**Work instruction**.
Please show every line from the entries that carries the word "Regierung".

################

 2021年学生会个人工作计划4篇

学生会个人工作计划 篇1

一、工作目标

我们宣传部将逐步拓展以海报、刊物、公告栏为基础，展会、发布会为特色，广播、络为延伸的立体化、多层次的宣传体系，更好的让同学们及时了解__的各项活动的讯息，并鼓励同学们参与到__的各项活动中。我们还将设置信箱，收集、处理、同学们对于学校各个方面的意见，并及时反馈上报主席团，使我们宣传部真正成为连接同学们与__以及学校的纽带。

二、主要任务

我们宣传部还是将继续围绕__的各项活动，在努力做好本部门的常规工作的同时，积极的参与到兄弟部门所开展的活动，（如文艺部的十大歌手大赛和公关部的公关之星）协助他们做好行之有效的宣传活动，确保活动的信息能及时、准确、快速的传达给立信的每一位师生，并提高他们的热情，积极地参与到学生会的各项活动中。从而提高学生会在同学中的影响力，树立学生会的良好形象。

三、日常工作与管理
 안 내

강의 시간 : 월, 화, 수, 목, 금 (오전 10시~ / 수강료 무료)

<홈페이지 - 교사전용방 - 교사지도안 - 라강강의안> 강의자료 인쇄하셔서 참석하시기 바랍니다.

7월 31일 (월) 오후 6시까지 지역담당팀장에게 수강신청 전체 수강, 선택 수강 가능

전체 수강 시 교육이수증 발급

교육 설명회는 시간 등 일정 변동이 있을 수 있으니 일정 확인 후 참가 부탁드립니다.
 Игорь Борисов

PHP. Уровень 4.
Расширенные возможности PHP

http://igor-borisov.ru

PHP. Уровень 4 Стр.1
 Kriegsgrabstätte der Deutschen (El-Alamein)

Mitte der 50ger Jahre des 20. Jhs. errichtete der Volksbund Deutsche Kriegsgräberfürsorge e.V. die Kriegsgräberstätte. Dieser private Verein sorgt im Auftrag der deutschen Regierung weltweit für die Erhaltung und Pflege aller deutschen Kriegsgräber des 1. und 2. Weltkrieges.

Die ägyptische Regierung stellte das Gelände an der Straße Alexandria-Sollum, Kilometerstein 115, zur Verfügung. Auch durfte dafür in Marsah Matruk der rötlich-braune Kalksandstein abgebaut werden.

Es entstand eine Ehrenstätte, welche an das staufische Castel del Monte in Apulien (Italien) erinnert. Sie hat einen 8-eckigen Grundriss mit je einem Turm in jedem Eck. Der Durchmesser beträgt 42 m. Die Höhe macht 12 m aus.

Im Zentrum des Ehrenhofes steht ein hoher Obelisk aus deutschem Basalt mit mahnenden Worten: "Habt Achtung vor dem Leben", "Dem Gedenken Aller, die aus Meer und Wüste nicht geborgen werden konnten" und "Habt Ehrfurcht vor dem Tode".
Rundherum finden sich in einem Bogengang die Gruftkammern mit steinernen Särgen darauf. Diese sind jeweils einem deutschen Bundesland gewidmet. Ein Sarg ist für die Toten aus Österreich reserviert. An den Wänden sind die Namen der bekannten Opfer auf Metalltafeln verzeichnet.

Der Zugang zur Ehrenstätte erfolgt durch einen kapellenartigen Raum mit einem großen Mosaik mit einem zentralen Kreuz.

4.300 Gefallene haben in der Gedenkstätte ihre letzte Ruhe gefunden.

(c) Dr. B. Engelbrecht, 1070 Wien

################

**Problem solution**.
Mitte der 50ger Jahre des 20. Jhs. errichtete der Volksbund Deutsche Kriegsgräberfürsorge e.V. die Kriegsgräberstätte. Dieser private Verein sorgt im Auftrag der deutschen Regierung weltweit für die Erhaltung und Pflege aller deutschen Kriegsgräber des 1. und 2. Weltkrieges.
Die ägyptische Regierung stellte das Gelände an der Straße Alexandria-Sollum, Kilometerstein 115, zur Verfügung. Auch durfte dafür in Marsah Matruk der rötlich-braune Kalksandstein abgebaut werden.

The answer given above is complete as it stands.